According to this communal perspective, in conclusion, each of the faithful has a precise mission to accomplish within the Church and the world, and no one can be replaced by anyone else. The already unity existent among Christians (founded on baptism) constitutes the only possibility to regenerate the contemporary world and create a real ecumenical and intercultural dialogue: “We would build the beginning and the end of this street/We build the meaning: a Church for all/and a job for each/each man to his work”[13].

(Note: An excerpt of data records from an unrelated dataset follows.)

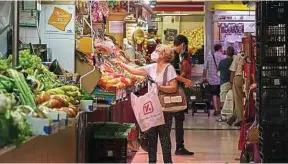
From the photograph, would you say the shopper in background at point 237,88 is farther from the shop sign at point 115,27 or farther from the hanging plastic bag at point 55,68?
the hanging plastic bag at point 55,68

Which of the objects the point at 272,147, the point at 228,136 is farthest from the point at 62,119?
the point at 228,136

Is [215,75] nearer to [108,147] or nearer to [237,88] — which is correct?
[237,88]

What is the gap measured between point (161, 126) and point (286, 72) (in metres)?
1.60

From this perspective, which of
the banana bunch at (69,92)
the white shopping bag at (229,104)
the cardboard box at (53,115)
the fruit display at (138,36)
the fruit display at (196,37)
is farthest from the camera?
the fruit display at (196,37)

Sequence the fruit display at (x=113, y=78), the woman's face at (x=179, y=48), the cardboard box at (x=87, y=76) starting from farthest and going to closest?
the woman's face at (x=179, y=48), the fruit display at (x=113, y=78), the cardboard box at (x=87, y=76)

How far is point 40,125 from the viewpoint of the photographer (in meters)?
3.31

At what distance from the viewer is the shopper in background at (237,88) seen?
1238 cm

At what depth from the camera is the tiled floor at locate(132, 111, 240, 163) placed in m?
8.62

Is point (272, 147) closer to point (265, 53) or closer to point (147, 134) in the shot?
point (265, 53)

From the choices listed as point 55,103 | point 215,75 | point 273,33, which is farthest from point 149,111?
point 215,75

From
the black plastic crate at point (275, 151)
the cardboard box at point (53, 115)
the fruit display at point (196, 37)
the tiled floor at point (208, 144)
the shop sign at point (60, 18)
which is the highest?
the fruit display at point (196, 37)

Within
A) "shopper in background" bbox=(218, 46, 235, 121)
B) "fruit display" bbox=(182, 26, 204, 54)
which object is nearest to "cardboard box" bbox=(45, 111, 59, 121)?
"shopper in background" bbox=(218, 46, 235, 121)

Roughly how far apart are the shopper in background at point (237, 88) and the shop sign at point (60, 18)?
250 inches

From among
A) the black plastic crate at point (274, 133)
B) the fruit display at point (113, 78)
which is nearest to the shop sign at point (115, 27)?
the fruit display at point (113, 78)
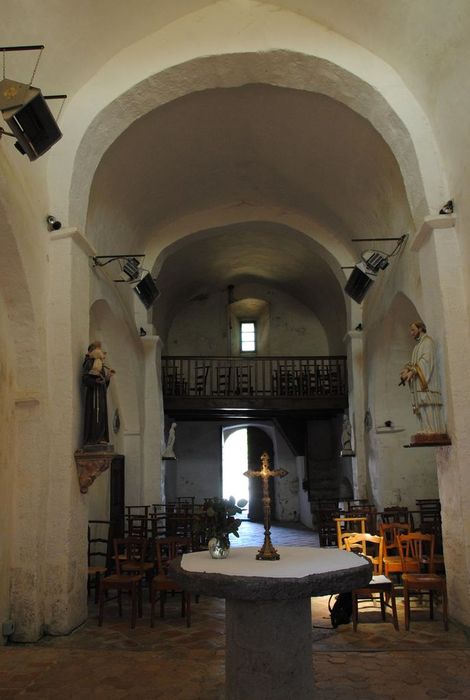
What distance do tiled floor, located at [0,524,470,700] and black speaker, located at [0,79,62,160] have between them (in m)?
4.40

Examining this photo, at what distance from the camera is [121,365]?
1084 cm

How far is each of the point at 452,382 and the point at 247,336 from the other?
12.6 metres

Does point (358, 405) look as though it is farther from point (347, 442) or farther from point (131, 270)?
point (131, 270)

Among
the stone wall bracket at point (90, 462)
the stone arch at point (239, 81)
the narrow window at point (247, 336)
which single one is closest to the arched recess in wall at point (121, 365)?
the stone arch at point (239, 81)

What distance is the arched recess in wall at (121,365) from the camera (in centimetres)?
973

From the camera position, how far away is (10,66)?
19.0ft

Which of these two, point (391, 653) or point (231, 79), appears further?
point (231, 79)

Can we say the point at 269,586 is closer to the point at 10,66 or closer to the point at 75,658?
the point at 75,658

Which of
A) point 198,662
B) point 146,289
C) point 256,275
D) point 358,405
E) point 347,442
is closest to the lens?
point 198,662

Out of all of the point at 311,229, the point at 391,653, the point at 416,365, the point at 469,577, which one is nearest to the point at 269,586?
the point at 391,653

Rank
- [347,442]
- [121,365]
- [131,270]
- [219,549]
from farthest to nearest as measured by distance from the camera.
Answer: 1. [347,442]
2. [121,365]
3. [131,270]
4. [219,549]

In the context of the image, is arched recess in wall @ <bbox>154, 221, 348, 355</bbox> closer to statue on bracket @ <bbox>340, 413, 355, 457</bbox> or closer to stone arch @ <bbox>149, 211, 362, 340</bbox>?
stone arch @ <bbox>149, 211, 362, 340</bbox>

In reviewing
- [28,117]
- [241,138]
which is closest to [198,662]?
[28,117]

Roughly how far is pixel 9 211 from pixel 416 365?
4.47m
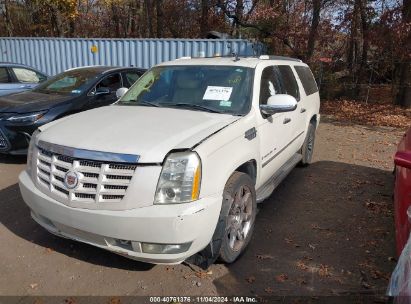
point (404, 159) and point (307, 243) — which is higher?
point (404, 159)

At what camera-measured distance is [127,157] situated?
112 inches

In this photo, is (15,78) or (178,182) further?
(15,78)

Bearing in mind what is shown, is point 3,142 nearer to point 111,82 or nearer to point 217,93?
point 111,82

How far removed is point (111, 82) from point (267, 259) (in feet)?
16.7

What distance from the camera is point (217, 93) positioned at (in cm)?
405

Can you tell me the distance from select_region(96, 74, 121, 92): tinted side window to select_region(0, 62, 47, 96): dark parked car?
8.51 ft

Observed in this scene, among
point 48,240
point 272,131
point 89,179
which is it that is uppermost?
point 272,131

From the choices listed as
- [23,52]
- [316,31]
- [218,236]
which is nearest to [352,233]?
[218,236]

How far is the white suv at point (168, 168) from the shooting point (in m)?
2.84

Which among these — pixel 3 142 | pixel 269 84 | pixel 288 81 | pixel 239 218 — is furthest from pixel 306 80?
pixel 3 142

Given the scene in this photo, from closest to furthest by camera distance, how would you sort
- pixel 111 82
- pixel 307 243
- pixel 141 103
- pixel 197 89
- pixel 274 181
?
pixel 307 243
pixel 197 89
pixel 141 103
pixel 274 181
pixel 111 82

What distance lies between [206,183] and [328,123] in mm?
8779

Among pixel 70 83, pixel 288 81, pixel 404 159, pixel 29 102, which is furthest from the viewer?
pixel 70 83

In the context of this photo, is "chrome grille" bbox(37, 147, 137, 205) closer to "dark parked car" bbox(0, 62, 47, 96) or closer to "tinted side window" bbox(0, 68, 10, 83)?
"dark parked car" bbox(0, 62, 47, 96)
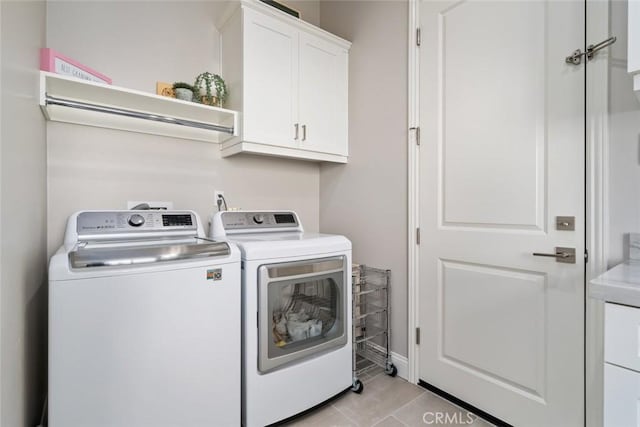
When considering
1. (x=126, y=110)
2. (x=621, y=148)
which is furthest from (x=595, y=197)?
(x=126, y=110)

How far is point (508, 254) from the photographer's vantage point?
1.53 meters

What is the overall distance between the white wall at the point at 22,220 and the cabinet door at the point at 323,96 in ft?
4.53

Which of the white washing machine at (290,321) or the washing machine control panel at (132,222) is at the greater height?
the washing machine control panel at (132,222)

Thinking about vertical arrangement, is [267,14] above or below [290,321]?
above

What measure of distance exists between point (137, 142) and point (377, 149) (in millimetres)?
1534

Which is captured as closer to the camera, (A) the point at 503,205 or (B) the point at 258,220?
(A) the point at 503,205

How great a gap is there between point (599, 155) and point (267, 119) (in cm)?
168

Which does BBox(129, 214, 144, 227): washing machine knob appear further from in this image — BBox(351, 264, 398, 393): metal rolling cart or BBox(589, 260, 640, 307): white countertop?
BBox(589, 260, 640, 307): white countertop

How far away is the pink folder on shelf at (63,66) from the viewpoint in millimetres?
1416

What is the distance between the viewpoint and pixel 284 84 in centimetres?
206

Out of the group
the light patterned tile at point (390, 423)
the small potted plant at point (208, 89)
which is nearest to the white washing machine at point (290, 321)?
the light patterned tile at point (390, 423)

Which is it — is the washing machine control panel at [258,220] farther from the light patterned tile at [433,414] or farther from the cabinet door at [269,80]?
the light patterned tile at [433,414]

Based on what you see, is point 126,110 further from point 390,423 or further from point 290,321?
point 390,423

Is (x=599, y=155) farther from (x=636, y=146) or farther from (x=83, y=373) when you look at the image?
(x=83, y=373)
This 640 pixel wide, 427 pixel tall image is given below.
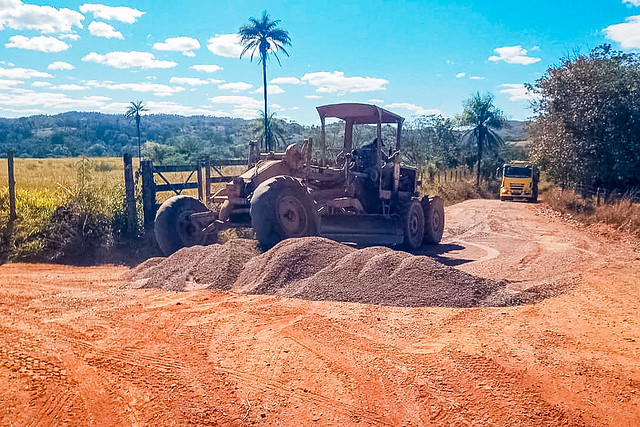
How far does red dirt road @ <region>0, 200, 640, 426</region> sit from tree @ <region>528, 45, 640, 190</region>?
15172mm

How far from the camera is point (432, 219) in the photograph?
43.2ft

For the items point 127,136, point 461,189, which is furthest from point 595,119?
point 127,136

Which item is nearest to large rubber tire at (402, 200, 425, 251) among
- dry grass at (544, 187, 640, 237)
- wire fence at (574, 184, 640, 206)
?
dry grass at (544, 187, 640, 237)

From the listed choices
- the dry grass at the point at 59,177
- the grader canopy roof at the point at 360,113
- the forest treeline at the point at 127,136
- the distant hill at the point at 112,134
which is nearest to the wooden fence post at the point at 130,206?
the dry grass at the point at 59,177

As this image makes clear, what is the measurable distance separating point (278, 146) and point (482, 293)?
3009 cm

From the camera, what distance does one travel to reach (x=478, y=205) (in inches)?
1006

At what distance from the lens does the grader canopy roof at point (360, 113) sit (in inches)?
465

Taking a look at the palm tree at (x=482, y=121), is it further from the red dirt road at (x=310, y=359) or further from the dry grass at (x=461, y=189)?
the red dirt road at (x=310, y=359)

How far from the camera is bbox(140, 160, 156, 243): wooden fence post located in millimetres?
11266

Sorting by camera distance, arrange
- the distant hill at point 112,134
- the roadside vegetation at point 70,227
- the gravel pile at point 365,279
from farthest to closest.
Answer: the distant hill at point 112,134, the roadside vegetation at point 70,227, the gravel pile at point 365,279

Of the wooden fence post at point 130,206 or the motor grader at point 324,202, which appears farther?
the wooden fence post at point 130,206

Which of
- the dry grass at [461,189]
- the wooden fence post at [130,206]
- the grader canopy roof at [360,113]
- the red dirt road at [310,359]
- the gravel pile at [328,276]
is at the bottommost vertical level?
the dry grass at [461,189]

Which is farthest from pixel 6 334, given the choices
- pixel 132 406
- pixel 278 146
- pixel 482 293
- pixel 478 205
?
pixel 278 146

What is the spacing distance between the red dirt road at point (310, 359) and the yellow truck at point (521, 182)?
848 inches
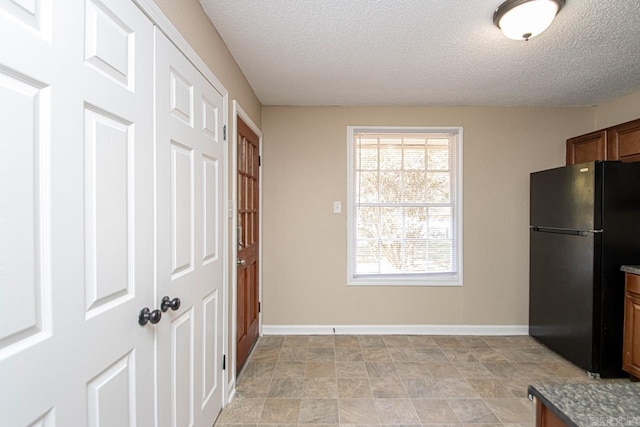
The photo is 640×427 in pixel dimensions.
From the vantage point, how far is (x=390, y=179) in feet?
10.4

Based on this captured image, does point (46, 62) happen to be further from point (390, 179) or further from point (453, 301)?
point (453, 301)

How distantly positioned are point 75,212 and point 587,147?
3.91 meters

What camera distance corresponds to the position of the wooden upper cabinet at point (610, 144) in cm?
248

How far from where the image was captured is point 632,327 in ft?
7.11

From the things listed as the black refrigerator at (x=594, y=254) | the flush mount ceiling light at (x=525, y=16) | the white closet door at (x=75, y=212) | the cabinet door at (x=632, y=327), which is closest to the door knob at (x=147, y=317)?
the white closet door at (x=75, y=212)

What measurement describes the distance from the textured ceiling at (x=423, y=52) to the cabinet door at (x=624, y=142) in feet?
1.24

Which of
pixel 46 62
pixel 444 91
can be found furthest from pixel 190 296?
pixel 444 91

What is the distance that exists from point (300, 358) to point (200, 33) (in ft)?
8.25

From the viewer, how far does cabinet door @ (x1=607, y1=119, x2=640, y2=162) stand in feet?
8.06

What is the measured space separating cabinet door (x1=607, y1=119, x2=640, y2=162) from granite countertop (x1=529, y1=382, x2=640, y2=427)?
2.60 metres

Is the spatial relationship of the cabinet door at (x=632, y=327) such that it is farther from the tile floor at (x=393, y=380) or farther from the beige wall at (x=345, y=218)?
the beige wall at (x=345, y=218)

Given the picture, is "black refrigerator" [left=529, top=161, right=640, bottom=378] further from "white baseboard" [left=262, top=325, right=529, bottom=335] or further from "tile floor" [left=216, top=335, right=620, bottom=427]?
"white baseboard" [left=262, top=325, right=529, bottom=335]

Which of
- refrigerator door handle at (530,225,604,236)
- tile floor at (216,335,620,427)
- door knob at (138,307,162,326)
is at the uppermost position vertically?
refrigerator door handle at (530,225,604,236)

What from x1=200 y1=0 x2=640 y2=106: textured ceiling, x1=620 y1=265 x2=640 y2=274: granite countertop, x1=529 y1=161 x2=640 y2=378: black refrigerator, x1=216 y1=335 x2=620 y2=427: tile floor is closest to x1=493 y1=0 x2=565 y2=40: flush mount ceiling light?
x1=200 y1=0 x2=640 y2=106: textured ceiling
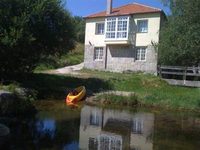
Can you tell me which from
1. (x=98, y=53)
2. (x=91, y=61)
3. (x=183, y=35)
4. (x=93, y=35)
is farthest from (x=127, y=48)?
(x=183, y=35)

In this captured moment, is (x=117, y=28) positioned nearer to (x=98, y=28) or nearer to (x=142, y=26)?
(x=142, y=26)

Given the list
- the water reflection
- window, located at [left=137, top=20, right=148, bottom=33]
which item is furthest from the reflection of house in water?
window, located at [left=137, top=20, right=148, bottom=33]

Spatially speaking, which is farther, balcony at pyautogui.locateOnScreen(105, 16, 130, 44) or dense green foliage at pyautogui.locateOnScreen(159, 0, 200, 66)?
balcony at pyautogui.locateOnScreen(105, 16, 130, 44)

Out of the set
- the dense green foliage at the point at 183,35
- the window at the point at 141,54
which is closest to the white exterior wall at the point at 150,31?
the window at the point at 141,54

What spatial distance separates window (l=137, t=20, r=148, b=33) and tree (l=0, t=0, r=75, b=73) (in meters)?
12.5

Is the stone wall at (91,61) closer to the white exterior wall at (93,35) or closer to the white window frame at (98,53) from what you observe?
the white window frame at (98,53)

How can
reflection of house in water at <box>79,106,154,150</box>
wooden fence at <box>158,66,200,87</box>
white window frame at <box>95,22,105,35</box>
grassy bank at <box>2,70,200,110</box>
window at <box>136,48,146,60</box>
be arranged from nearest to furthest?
1. reflection of house in water at <box>79,106,154,150</box>
2. grassy bank at <box>2,70,200,110</box>
3. wooden fence at <box>158,66,200,87</box>
4. window at <box>136,48,146,60</box>
5. white window frame at <box>95,22,105,35</box>

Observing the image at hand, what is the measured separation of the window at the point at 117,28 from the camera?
40219mm

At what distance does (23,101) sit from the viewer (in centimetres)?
1855

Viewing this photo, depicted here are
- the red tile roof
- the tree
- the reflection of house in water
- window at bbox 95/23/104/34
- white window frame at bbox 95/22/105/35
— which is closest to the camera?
the reflection of house in water

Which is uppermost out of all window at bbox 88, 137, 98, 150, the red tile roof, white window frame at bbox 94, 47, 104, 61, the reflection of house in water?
the red tile roof

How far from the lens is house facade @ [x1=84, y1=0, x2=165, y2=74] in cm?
3925

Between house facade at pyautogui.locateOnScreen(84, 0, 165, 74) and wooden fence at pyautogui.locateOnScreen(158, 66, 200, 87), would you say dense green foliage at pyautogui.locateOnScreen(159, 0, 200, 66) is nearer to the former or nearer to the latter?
wooden fence at pyautogui.locateOnScreen(158, 66, 200, 87)

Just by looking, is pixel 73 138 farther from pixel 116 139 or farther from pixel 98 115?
pixel 98 115
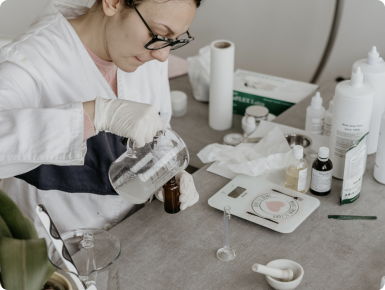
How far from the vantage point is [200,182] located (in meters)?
1.42

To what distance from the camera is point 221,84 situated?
5.88 feet

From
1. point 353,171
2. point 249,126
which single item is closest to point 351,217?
point 353,171

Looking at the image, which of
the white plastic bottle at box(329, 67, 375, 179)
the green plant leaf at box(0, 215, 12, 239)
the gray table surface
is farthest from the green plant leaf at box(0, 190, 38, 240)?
the white plastic bottle at box(329, 67, 375, 179)

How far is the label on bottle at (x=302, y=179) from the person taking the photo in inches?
50.9

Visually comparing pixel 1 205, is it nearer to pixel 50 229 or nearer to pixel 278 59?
pixel 50 229

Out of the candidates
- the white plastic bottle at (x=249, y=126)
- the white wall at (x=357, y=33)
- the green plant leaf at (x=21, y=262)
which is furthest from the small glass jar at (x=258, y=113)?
the green plant leaf at (x=21, y=262)

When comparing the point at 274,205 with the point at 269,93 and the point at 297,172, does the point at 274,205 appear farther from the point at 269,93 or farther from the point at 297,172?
the point at 269,93

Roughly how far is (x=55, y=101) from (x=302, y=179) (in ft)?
2.52

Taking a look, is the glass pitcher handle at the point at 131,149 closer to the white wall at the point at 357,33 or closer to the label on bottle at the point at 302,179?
the label on bottle at the point at 302,179

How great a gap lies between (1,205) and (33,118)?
0.34 metres

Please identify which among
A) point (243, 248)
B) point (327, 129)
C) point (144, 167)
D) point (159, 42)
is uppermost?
point (159, 42)

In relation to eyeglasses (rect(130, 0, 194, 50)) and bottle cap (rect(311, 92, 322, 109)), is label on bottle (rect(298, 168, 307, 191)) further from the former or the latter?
eyeglasses (rect(130, 0, 194, 50))

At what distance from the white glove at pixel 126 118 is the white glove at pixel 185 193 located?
236 mm

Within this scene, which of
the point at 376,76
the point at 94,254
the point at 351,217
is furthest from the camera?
the point at 376,76
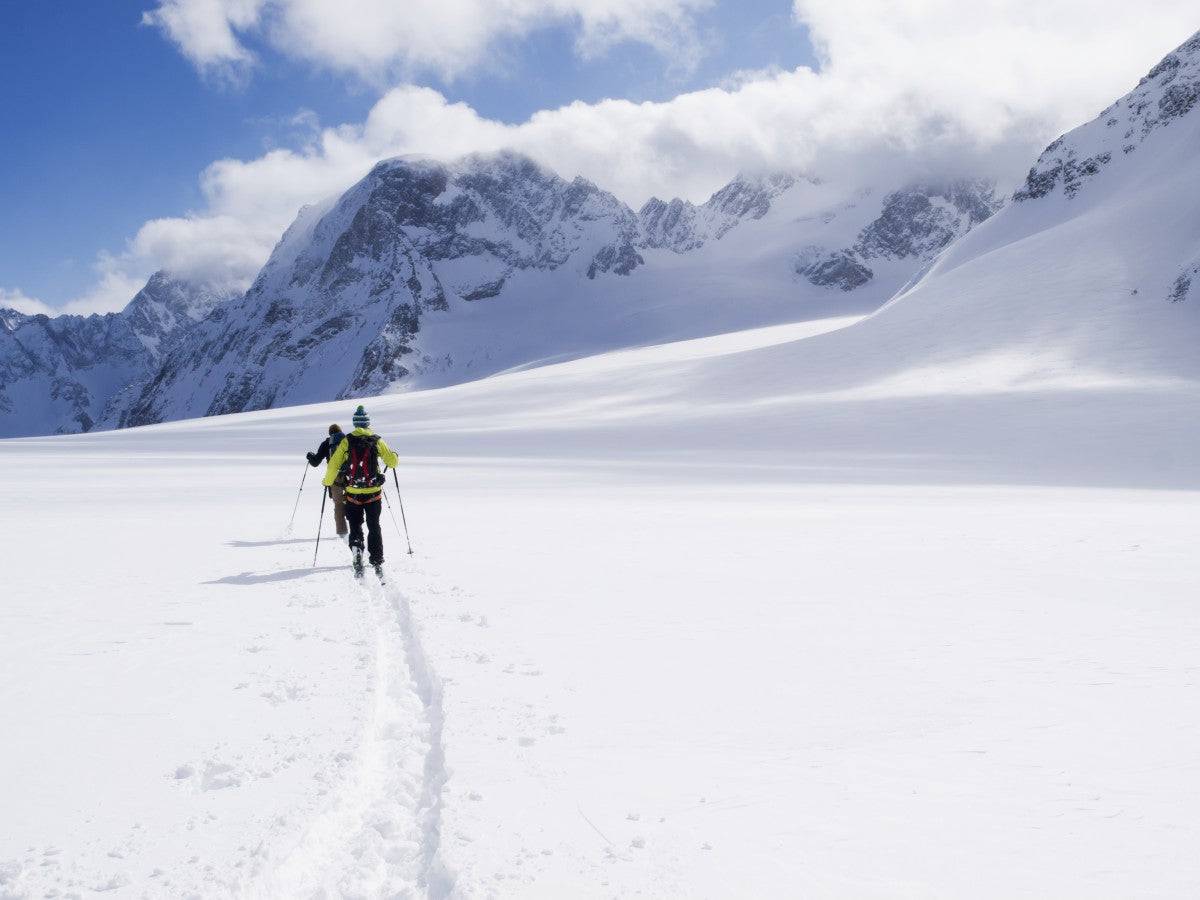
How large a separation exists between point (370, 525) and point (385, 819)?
21.6ft

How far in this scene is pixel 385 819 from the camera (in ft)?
13.2

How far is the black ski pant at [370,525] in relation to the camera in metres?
10.1

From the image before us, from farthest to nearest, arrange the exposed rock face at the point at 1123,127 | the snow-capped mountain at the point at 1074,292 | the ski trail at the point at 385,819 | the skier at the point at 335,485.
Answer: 1. the exposed rock face at the point at 1123,127
2. the snow-capped mountain at the point at 1074,292
3. the skier at the point at 335,485
4. the ski trail at the point at 385,819

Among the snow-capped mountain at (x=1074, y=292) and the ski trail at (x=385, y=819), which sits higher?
the snow-capped mountain at (x=1074, y=292)

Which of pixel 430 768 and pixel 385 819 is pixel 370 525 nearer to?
pixel 430 768

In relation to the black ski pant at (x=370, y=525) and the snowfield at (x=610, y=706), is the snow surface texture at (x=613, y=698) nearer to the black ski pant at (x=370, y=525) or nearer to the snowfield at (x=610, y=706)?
the snowfield at (x=610, y=706)

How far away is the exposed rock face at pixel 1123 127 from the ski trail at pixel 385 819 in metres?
82.9

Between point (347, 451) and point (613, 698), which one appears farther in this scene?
point (347, 451)

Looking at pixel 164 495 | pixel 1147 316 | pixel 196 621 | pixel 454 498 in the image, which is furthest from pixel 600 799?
pixel 1147 316

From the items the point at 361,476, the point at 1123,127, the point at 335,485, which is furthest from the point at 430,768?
the point at 1123,127

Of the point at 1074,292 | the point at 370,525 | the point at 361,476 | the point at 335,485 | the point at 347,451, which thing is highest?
the point at 1074,292

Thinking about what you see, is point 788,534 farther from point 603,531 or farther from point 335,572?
point 335,572

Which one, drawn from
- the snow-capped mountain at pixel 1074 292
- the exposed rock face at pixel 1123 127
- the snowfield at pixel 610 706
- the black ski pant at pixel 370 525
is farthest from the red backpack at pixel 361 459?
the exposed rock face at pixel 1123 127

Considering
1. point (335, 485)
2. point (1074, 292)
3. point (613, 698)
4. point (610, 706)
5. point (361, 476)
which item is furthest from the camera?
point (1074, 292)
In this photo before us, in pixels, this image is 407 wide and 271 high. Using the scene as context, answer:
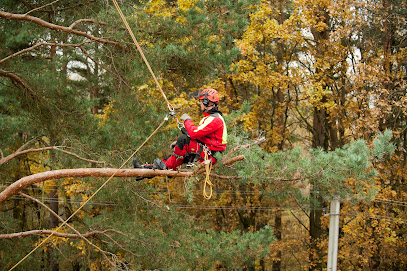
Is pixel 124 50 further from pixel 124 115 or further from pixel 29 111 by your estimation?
pixel 29 111

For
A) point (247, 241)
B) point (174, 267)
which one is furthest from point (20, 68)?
point (247, 241)

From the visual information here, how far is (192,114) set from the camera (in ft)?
44.2

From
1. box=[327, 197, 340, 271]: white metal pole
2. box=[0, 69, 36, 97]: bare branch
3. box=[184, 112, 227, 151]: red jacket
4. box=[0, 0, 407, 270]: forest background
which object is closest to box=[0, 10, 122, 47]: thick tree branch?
box=[0, 0, 407, 270]: forest background

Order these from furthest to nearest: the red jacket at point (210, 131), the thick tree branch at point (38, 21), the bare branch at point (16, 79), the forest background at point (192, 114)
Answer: the bare branch at point (16, 79) → the thick tree branch at point (38, 21) → the forest background at point (192, 114) → the red jacket at point (210, 131)

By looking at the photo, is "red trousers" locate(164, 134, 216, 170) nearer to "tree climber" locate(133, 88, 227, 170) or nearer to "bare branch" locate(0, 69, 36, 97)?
"tree climber" locate(133, 88, 227, 170)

[1] J. Prades, The life of the Church: the sacramental method of evangelization, in M. A. Hayes, New religious movements in the Catholic Church, Burns & Oates, London-New York 2005, pp. 61-102. The quotation is from pp. 61-62.
[2] The letter by John Paul II on the occasion of the twentieth anniversary of the pontifical recognition of the Fraternity, www.clonline.org.
[3] See Galatians 2.20; Philippians 1.20; Colossians 3.3-5; Romans 8.35-39.
[4] L. Giussani, S. Alberto, J. Prades, Generare tracce nella storia del mondo, Rizzoli, Milano 1998, p. 144.
[5] Giussani, Alberto, Prades, Generare tracce nella storia del mondo, P. 157
[6] Giussani, Alberto, Prades, Generare tracce nella storia del mondo, p. 157
[7] R. Guardini, L’essenza del cristianesimo, Morcelliana, Brescia 1980. p. 12. See L. Giussani, Un caffè in compagnia, a c. di R. Farina, Rizzoli, Milano 2004, pp. 143-167.
[8] J. Prades, The Christian: subject of a new culture, in Id., A generative thought, ed. by E. Buzzi, McGill-Queen’s University Press, Montreal & Kingston-London-Ithaca 2003, pp. 113-127. This quotation is from p. 124.
[9] 1 Thessalonians 5.21
[10] C. Peguy, Note conjointe sur M. Descartes et la philosophie cartesienne.
[11] 1 Corinthians 4.3
[12] L. Giussani, “Se non fossi tuo mio Cristo....”, Appunti dall’intervento di Giussani all’assemblea internazionale responsabili di Cl, «Tracce», Settembre 1997.
[13] Eliot, Choruses from the Rock, in Opere, a c. di R. Sanesi, Bompiani, Milano 2001 p. 1238.